A 20.5 × 11.5″ touchscreen monitor was used to present visual stimuli (1920 × 1080 resolution) and to collect touch responses. The screen was placed at an optimal distance for touch responses (M ± SD = 20.4 ± 1.2″), based on each participant’s arm length. Eye movements were monitored and recorded using an EyeLink 1000 Plus eye tracking system (SR Research, Mississauga, ON, Canada). The eye tracking camera was placed above the participant’s head, housed in a tower mount, so touch responses did not occlude the camera’s view of the participant’s eyes. A chin rest also housed in the tower mount minimized head movements. A nine-point calibration procedure was administered before the experiment to ensure accurate estimates of gaze position.

Materials

One hundred and seventy-five concrete object stimuli were selected for the eye tracking test (Supplementary Table S1). All items were presented as both pictures and written words throughout the course of the experiment. Picture stimuli were shaded gray scale drawings, drawn from the Rossion and Pourtois (2004) image set (N = 44) and internet image searches (N = 131). The pictures were scaled to 150 × 150 pixels (visual angle 4.5° × 4.5° from the average viewing distance of 20.4″). Word stimuli were the names for each item, written in lowercase 30-point Arial font. Words ranged in size from 41–226 pixels horizontally (1.2°–6.8°) and 22–37 pixels vertically (0.6°–1.1°). All stimuli were presented on a white background.

Twenty-four items were employed as cues, and paired with another 24 thematically-associated target items (e.g. "rabbit" and "carrot").1 On each trial the target was accompanied by 12 distractors, whose taxonomic and visual relation to the target was systematically manipulated (Supplementary Table S1). Some distractors came from the same taxonomic category as the target, while others came from a different category. Specific categories employed included animals, body parts, foods, clothing, and tools. Some distractors had a similar overall shape to the target, for example by having outer boundaries that were long and thin ("asparagus," "flute"), round ("egg," "balloon"), or having an extended process ("key," "guitar"), while others had a different shape. Distractors were equally divided (3 each) into those sharing both category and shape in common with the target (e.g. "asparagus" for the target "carrot"), same-category but different-shape (e.g. "onion"), different-category but same-shape (e.g. "flute"), and different-category/different-shape (e.g. "shirt"). This allowed us to separately evaluate the influence of taxonomic and visual (shape) similarity.

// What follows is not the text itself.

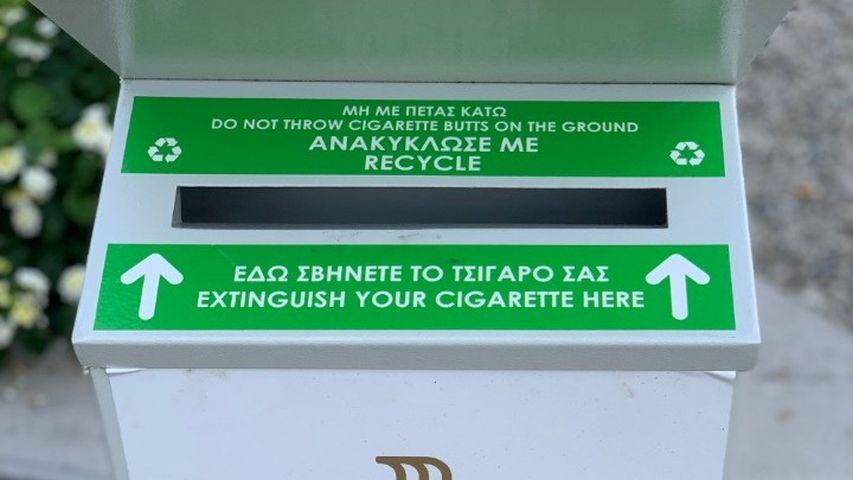 Ελλάδα τσιγάρα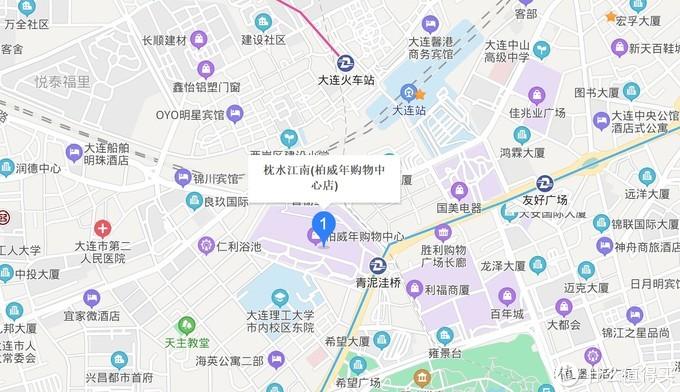味道超棒的淮扬菜探店分享——枕水江南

Target and distractor words were balanced for psycholinguistic properties. Helmert repeated measures ANOVA contrasts showed that the target word did not differ from the 12 distractors each was paired with (Supplementary Figure S1) in word length (i.e. number of letters; F(1,23) = 0.33, p = 0.57), lexical frequency (Lund and Burgess, 1996) (F(1,23) = 0.95, p = 0.34), or orthographic neighborhood density (Balota et al., 2007) (F(1,23) = 0.19, p = 0.67). The main effect of distractor type (same/different-category, same/different-shape) was also non-significant for word length (F(3,69) = 0.83, p = 0.48), lexical frequency (F(3,69) = 1.23, p = 0.31), and orthographic neighborhood density (F(3,69) = 2.09, p = 0.11), suggesting the four types of distractor words were well balanced for psycholinguistic properties. Target and distractor pictures were balanced in visual complexity (F(1,23) = 0.08, p = 0.78), as measured by compressed (JPEG) file size (Donderi and McFadden, 2005). Complexity did not significantly differ between the four types of picture distractors (F(3,69) = 1.29, p = 0.28).

Cues were presented in the center of the screen, while targets and distractors were presented in an elliptical array with a horizontal axis of 1152 pixels (33.7°) and a vertical axis of 878 pixels (26°). This aspect ratio equates parafoveal acuity across positions when centrally-fixating (Iordanescu et al., 2011). At this degree of eccentricity from center, participants are typically able to detect whether an object is present (Thorpe et al., 2001) but are unable to discern their shapes (Nelson and Loftus, 1980). As such, the target could not be covertly identified from an initial central fixation, soliciting overt eye movements. Targets on each trial were equally distributed across the 13 possible array positions, as were the four types of distractors. Items in the array were spaced an average of 7.3° apart from one another.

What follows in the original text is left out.